# does anyone remove the running boards



## allagashpm (Sep 29, 2012)

Just wondering if anyone takes them off for the winter? Mine just pack with snow, I broke part of one last year when I got stuck, and they collect huge chunks from the tires. I have the plastic ones. Anyone else take them off or am I crazy


----------



## hinikersnowplow (Jan 23, 2007)

mine are stainless steel and i leave em on


----------



## seville009 (Sep 9, 2002)

My are stock snd have never been damaged. They help protect the body when i have to drive thru a pile. Plus it would be too hard to get into the truck without them


----------



## On a Call (Jan 14, 2015)

I run Nerf bars and sure in heavy snow it might collect but it fall away with a sledge hammer.


----------



## Antlerart06 (Feb 28, 2011)

I have open running boards like a nerf bars They are Alum. size of a 2x4. These set close to the truck doesn't stick out to far.
I know the build up your talking about in the past having regular type running boards they would get build up on top and on the bottom.
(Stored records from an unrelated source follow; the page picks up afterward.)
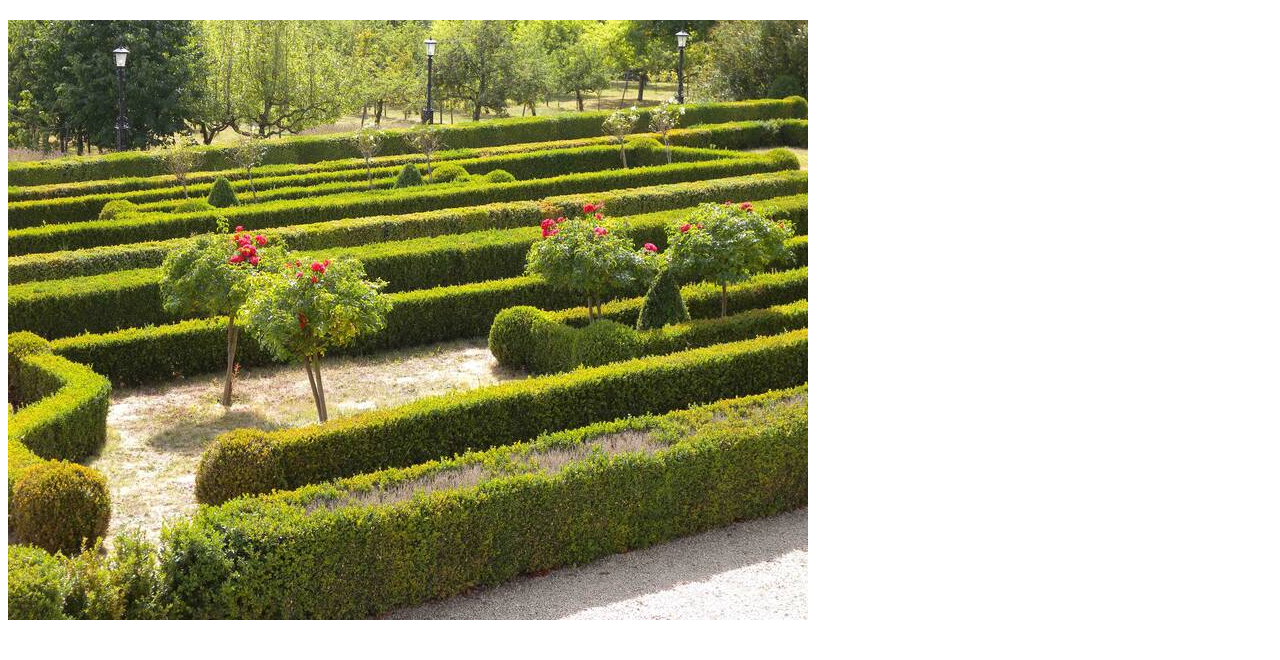

--- FILE ---
content_type: text/html; charset=utf-8
request_url: https://www.dfg-mainz.de/bildergalerie/feeds/fotostrecke/tt_content_117989/15.html
body_size: 1206
content:
<!DOCTYPE html>
<html xmlns="http://www.w3.org/1999/xhtml" xml:lang="de" lang="de">
<head>

<meta charset="utf-8">
<!-- 
	This website is powered by TYPO3 - inspiring people to share!
	TYPO3 is a free open source Content Management Framework initially created by Kasper Skaarhoj and licensed under GNU/GPL.
	TYPO3 is copyright 1998-2019 of Kasper Skaarhoj. Extensions are copyright of their respective owners.
	Information and contribution at https://typo3.org/
-->

<base href="https://www.dfg-mainz.de/">


<meta name="generator" content="TYPO3 CMS">


<link rel="stylesheet" type="text/css" href="/typo3temp/assets/css/56bfce8c85.css?1698393118" media="all">
<link rel="stylesheet" type="text/css" href="/typo3conf/ext/damlightbox/Resources/Public/Css/damlightbox.css?1688392146" media="screen">




<script type="text/javascript">
/*<![CDATA[*/
/*_scriptCode*/

			// decrypt helper function
		function decryptCharcode(n,start,end,offset) {
			n = n + offset;
			if (offset > 0 && n > end) {
				n = start + (n - end - 1);
			} else if (offset < 0 && n < start) {
				n = end - (start - n - 1);
			}
			return String.fromCharCode(n);
		}
			// decrypt string
		function decryptString(enc,offset) {
			var dec = "";
			var len = enc.length;
			for(var i=0; i < len; i++) {
				var n = enc.charCodeAt(i);
				if (n >= 0x2B && n <= 0x3A) {
					dec += decryptCharcode(n,0x2B,0x3A,offset);	// 0-9 . , - + / :
				} else if (n >= 0x40 && n <= 0x5A) {
					dec += decryptCharcode(n,0x40,0x5A,offset);	// A-Z @
				} else if (n >= 0x61 && n <= 0x7A) {
					dec += decryptCharcode(n,0x61,0x7A,offset);	// a-z
				} else {
					dec += enc.charAt(i);
				}
			}
			return dec;
		}
			// decrypt spam-protected emails
		function linkTo_UnCryptMailto(s) {
			location.href = decryptString(s,-3);
		}
		

/*]]>*/
</script>

<title></title><title>Deutsch-Französische Gesellschaft Mainz e.V. - Aktuelles - Deutsch-Französische Gesellschaft Mainz e.V.</title>
</head>
<body id="damlightbox-tt_content_117989" class="damlightbox">

<div id="container">
	
	<h2 id="header"><span id="damtitle"></span></h2>
	<div id="image"><img src="/fileadmin/_processed_/f/b/csm_2022-09-07_A_018_d7199a5ff9.jpg" width="800" height="600"  id="lbImage"  alt="" ></div>
	<div id="footer">
		
		
	</div>
	
</div>




</body>
</html>
<!-- Parsetime: 0ms -->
I like these and I have nerf bars


----------



## On a Call (Jan 14, 2015)

I once this winter had troubles closing my door.
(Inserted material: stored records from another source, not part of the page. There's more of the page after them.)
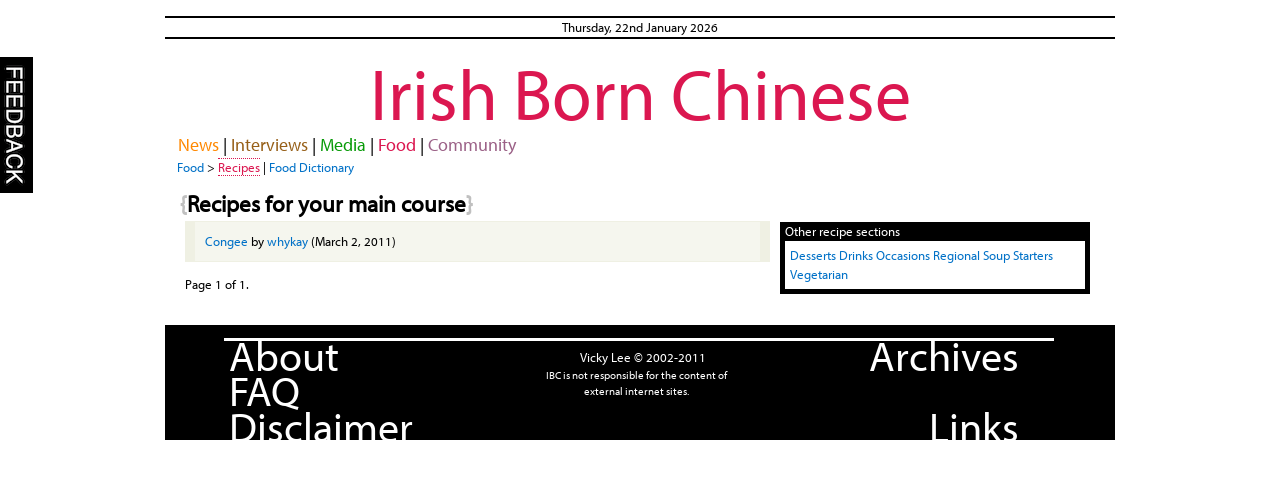

--- FILE ---
content_type: text/html; charset=utf-8
request_url: https://www.irishbornchinese.com/food/recipes/main/
body_size: 1501
content:
<!DOCTYPE html PUBLIC "-//W3C//DTD XHTML 1.0 Transitional//EN"
    "http://www.w3.org/TR/xhtml1/DTD/xhtml1-transitional.dtd">
<html xmlns="http://www.w3.org/1999/xhtml"
      xmlns:og="http://ogp.me/ns#"
      xml:lang="en" lang="en" class="no-js">
<head>
  <link rel="icon"
      type="image/png"
      href="/static-media/img/favicon.jpg">
  <meta http-equiv="X-XRDS-Location" content="https://wwww.irishbornchinese.com/xrds"/>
I think a great solution would be to vent exhaust through them tubes.


----------



## Antlerart06 (Feb 28, 2011)

On a Call;1961361 said:


> I once this winter had troubles closing my door.
> 
> I think a great solution would be to vent exhaust through them tubes.


That would work

My self I drink to much water or soda I have no build up on mine,well on the driver side natural De-icer


----------



## RMGLawn (Jan 2, 2012)

I take them off all of my new trucks, sell them and make the first payment with them. Those things aren't cheap


----------



## Buswell Forest (Jan 11, 2013)

I take my passenger side running board off....on the first frozen bank or rock I find on that side...I want the chrome tube style, these full plastic types suck in snow.


----------



## On a Call (Jan 14, 2015)

If you were close, I have a set of chrome.


----------



## allagashpm (Sep 29, 2012)

I guess it makes sense to keep them on to keep from doing body damage. They are definitely cheap quality but hey its a work truck


----------



## TJS (Oct 22, 2003)

Sorry but running board are not the same as rock sliders. They most likey will not prevent any damage and probably add to damage under the door when you hit something with them on. Never run running boards never will.


----------



## Too Stroked (Jan 1, 2010)

We leave ours on until the rockers rot out. Then the running boards remove themselves. Takes about 12 years up here. Sadly, it's about the same deal with the truck beds.


----------